Provided passage:
• • • • • • •
Re: BUG #13440: unaccent does not remove all diacritics

From: Curd Reinert <curdreinert(at)gmx(dot)de>
To: Tom Lane <tgl(at)sss(dot)pgh(dot)pa(dot)us>, Alvaro Herrera <alvherre(at)2ndquadrant(dot)com>, Michael Gradek <mike(at)busbud(dot)com>, PostgreSQL Bugs <pgsql-bugs(at)postgresql(dot)org>, pgsql-bugs-owner(at)postgresql(dot)org, Thomas Munro <thomas(dot)munro(at)enterprisedb(dot)com>
Subject: Re: BUG #13440: unaccent does not remove all diacritics
Date: 2015-06-17 08:44:38
Message-ID: 55813376.2040204@gmx.de
Views: Raw Message | Whole Thread | Download mbox | Resend email
Thread:
Lists: pgsql-bugs

Tom Lane <tgl(at)sss(dot)pgh(dot)pa(dot)us> schrieb am 17.06.2015 00:01:48:
> Also, while my German is nearly nonexistent, I had the idea that sharp-S
> to "S" would be considered a case-folding transformation not an accent
> removal. Comments from German speakers welcome of course.
• • • • • • •
The data:

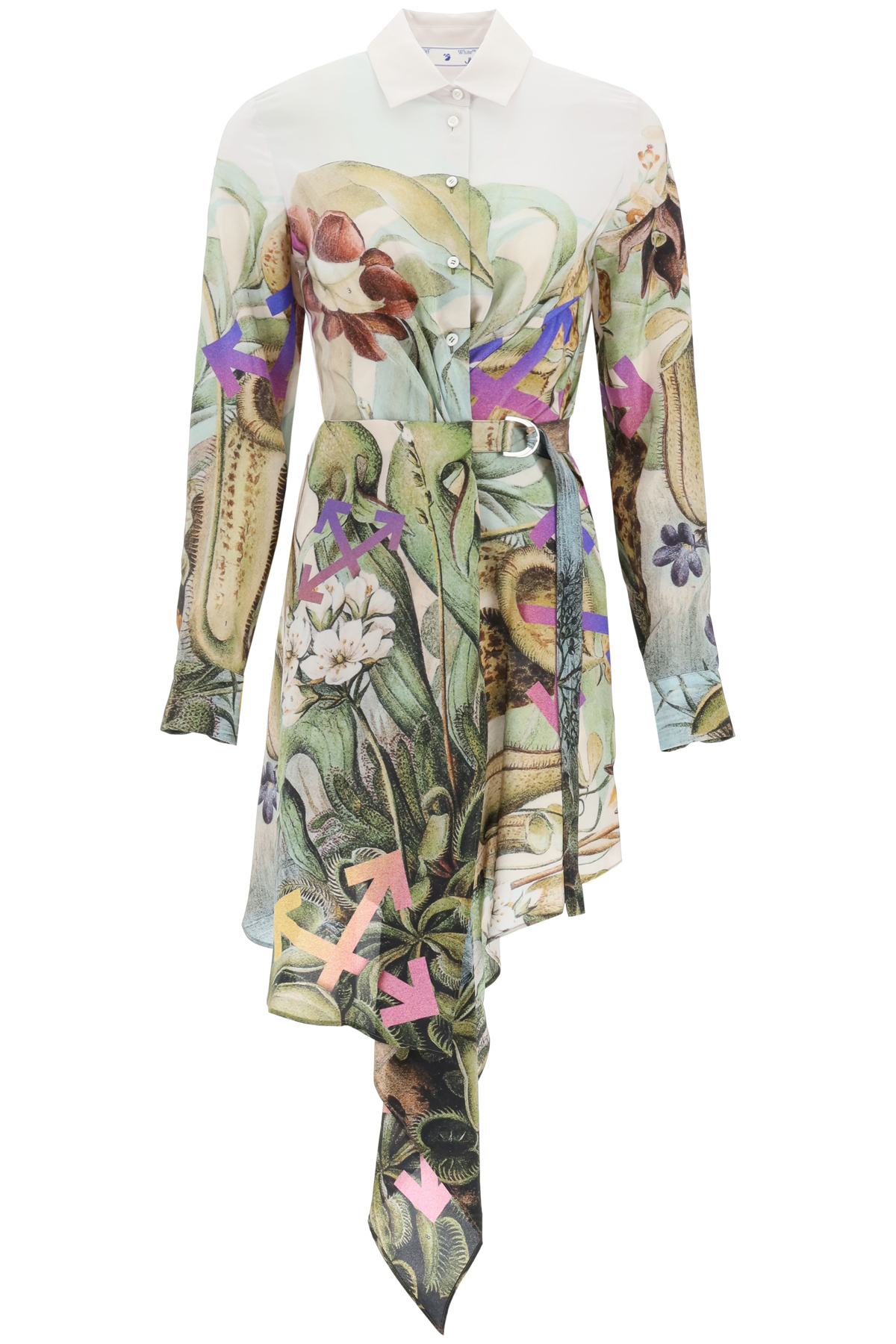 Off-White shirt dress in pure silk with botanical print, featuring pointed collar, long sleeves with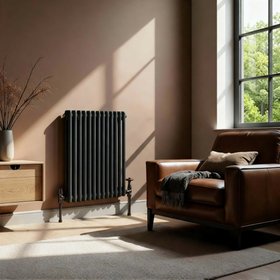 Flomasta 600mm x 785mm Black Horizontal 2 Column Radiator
• • • • • • •
Tasks to complete:
1. List every option given on the "Views:" line of the mailing-list message.
2. Say whether each statement agrees with the mailing-list message, answering yes or no and quoting the deciding words.
(a) The message is dated June 17, 2015.
(b) Tom Lane says he speaks German well.
(c) The message was posted to the pgsql-hackers list.

Per-task outputs:
1. Raw Message, Whole Thread, Download mbox, Resend email

2.
(a) Yes: "Date: 2015-06-17 08:44:38"
(b) No: "my German is nearly nonexistent"
(c) No: "Lists: pgsql-bugs"